Our study has several limitations. It was carried out in an urban university hospital in an ethnically homogenous population, which may not be representative of the entire type 2 diabetic patient population. The generalisability of these findings will need to be confirmed in future studies. The original and refitted MDRD equations may have limitations for estimating GFR in individuals with normal or near-normal kidney function [36, 37]. Our preliminary observations suggest that estimated GFR using the refitted MDRD equation in Japanese diabetic patients is well correlated with values obtained using a quadratic GFR equation, which is reported to perform better than the MDRD equation in healthy individuals . Although the performance of creatinine-based estimation of GFR remains at issue, the disputed factors would affect absolute values most, and are of less importance when assessing individual change in GFR over a long period, which was the main focus of the present study. Finally, urinary ACR was measured on a single occasion, possibly leading to overestimation of albuminuria because of marked day-to-day variability in albumin excretion . The ADA guideline recommends repeating measurements of urinary albumin for the classification of abnormalities in albumin excretion . Although we did not obtain multiple measurements of urinary ACR, we restricted the timing of urine collection to first morning urine to minimise the variation of albumin excretion due to exercise and diurnal fluctuations [38, 39].

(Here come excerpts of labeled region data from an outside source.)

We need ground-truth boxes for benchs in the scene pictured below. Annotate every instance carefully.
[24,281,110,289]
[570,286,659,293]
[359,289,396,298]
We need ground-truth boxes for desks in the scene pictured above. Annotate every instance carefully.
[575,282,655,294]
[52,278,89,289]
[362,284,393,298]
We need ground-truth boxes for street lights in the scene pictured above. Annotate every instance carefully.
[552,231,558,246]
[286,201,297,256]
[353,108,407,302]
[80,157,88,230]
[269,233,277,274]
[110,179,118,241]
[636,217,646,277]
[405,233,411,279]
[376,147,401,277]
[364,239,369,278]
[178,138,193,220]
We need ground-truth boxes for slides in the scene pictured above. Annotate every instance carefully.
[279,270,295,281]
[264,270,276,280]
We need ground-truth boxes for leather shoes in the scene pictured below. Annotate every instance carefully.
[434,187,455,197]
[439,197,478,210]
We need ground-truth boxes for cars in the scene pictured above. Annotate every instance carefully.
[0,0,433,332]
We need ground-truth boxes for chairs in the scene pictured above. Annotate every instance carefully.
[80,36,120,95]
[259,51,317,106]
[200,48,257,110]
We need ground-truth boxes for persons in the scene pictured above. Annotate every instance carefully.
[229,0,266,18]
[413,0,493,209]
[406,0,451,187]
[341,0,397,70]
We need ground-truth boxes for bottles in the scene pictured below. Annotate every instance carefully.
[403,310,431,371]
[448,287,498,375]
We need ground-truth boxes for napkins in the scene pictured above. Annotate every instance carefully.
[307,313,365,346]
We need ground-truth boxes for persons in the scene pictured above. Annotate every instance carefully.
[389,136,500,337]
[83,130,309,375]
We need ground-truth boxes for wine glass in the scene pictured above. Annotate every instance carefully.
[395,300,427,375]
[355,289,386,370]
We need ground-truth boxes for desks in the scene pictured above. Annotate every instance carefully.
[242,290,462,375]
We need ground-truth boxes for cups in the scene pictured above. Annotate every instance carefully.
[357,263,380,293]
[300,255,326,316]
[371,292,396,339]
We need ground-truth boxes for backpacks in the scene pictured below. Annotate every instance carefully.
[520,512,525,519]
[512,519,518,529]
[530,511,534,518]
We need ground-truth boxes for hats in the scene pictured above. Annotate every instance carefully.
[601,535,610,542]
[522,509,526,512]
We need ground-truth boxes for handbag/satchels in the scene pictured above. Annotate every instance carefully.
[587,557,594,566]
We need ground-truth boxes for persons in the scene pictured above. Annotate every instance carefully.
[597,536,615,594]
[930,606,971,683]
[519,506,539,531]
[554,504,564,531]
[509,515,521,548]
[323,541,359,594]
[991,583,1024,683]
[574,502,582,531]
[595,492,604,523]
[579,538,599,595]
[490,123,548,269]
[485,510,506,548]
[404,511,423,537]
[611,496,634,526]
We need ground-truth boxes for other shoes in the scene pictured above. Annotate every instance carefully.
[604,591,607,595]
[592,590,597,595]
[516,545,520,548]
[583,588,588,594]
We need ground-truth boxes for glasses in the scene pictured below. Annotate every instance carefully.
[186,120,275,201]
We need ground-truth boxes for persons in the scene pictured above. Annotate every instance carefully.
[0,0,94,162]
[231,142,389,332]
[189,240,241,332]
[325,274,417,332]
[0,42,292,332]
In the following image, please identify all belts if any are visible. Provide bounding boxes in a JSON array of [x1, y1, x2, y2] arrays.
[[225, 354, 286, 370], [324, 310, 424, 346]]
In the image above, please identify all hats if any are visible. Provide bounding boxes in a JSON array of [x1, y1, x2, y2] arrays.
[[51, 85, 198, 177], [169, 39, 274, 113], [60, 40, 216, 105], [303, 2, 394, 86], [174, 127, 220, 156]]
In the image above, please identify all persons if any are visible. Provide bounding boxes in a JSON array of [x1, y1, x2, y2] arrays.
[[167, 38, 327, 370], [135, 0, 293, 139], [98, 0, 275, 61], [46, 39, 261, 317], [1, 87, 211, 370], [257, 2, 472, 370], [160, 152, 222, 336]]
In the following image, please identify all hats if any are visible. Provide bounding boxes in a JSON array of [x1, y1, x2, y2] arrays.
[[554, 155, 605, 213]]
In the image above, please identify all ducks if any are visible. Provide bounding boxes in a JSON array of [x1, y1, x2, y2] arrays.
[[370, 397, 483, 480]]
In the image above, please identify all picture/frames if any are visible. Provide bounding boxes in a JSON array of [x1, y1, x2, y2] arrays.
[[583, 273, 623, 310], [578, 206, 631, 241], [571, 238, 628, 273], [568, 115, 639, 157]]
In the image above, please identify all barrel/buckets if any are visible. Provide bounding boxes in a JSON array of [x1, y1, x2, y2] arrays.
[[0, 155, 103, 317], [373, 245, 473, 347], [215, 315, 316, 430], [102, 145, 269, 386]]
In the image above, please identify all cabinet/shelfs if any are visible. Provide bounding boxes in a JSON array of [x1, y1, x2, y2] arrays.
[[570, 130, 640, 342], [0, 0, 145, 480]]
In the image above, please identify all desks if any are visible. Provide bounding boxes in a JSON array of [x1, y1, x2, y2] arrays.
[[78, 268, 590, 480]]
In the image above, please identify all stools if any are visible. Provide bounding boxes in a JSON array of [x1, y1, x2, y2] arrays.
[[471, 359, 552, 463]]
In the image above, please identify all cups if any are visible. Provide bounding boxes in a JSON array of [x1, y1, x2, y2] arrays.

In conclusion, this hospital-based prospective cohort study in Japanese patients with type 2 diabetes indicates that lower haemoglobin concentration may be a significant predictor of subsequent decline in GFR even in patients without clinical albuminuria. Results of ongoing trials on the effect of correcting anaemia on the progression of early stages of diabetic kidney disease are eagerly awaited.